『我が一生をかけた発明発見の全てを此処に書き残す
但し此れを読む者 秘伝を他人に漏らすなかれ
この禁に従わざる時は大いなる災いを招くべし……』
「奇天烈大百科」序文
発明家を志す一人の少年がいた。名を木手英一。
彼の発明に掛ける情熱は常軌を逸しており、周囲からは「キテレツ」のあだ名で呼ばれていた。
だが、彼にとってみればそれは誇りだった。
尊敬する祖先「奇天烈斎」と同じ呼び名であり、歴史に名を残す事のなかったものの彼は世界で初めて飛行機械を作り出した天才なのである。
(少なくとも英一はそう信じていた)
英一はある日、父から奇天烈斎の残したとされる白紙の書を受け取る。
それこそが奇天烈斎の残した「奇天烈大百科」であり、偶然秘密を解き明かした英一はその英知に触れる事になった。
そこに記されたのは現代科学を超えたオーバーテクノロジーの数々。
魂の物質化、質量・重力操作、時空間の移動、自立人形の作成法…
英一はそこに記された一体の絡繰人形を作り上げる…名をコロ助。
機械の身体にて純粋な魂を持つ侍。この物語の主人公である。
生み出されて数年、生まれた当初は幼児のような思考だったコロ助も数々の経験を経て心の成長を遂げていた。

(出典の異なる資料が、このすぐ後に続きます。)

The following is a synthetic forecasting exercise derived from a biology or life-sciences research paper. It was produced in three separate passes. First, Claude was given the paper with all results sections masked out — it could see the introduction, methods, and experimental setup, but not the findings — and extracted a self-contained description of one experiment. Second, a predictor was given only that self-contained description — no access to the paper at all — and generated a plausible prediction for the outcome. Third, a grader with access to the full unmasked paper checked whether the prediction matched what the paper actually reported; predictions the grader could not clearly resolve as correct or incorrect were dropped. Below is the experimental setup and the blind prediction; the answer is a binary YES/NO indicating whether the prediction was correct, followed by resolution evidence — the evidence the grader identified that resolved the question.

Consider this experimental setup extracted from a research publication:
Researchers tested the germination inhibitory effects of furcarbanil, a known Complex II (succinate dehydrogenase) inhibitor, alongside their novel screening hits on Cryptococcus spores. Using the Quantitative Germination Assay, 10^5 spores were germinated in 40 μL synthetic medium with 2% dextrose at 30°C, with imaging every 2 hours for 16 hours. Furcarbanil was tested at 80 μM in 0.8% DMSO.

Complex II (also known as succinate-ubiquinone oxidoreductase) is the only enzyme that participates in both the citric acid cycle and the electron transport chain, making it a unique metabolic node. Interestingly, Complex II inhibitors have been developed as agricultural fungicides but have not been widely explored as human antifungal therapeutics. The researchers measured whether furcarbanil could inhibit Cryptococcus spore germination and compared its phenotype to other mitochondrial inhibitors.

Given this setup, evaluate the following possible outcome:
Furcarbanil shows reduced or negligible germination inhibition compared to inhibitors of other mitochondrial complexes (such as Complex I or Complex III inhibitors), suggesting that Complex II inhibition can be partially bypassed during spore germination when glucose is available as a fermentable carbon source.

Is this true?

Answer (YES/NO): NO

ある日奇天烈斎が幼くして亡くした我が子を思って己の設計を行ったことを知り、キテレツと別れ奇天烈斎の元で暮らしたいと考えるようになる。
キテレツは悲しみはしたものの止めはしなかった。
それが過去を改変する事になると知っていてもだ。
「飛行機械を生み出した奇天烈斎は怪しげな術を用いて世を騒がせたとして幕府に捕らえられ獄中で発狂死を遂げた」
父から聞かされた尊敬する祖先の悲惨な末路。
それを変えたいと小学生の少年が思ってしまったのは罪だったのだろうか…
(科学は…人を幸せにする為に生まれたんだ。それを証明して欲しい)
コロ助が航時機で過去へ戻り、奇天烈斎と暮らし始めて数年。物語は始まる…
注:コロ助が奇天烈斎の元に行くのはアニメ版独自の設定ですが本作は漫画版も参考にしています。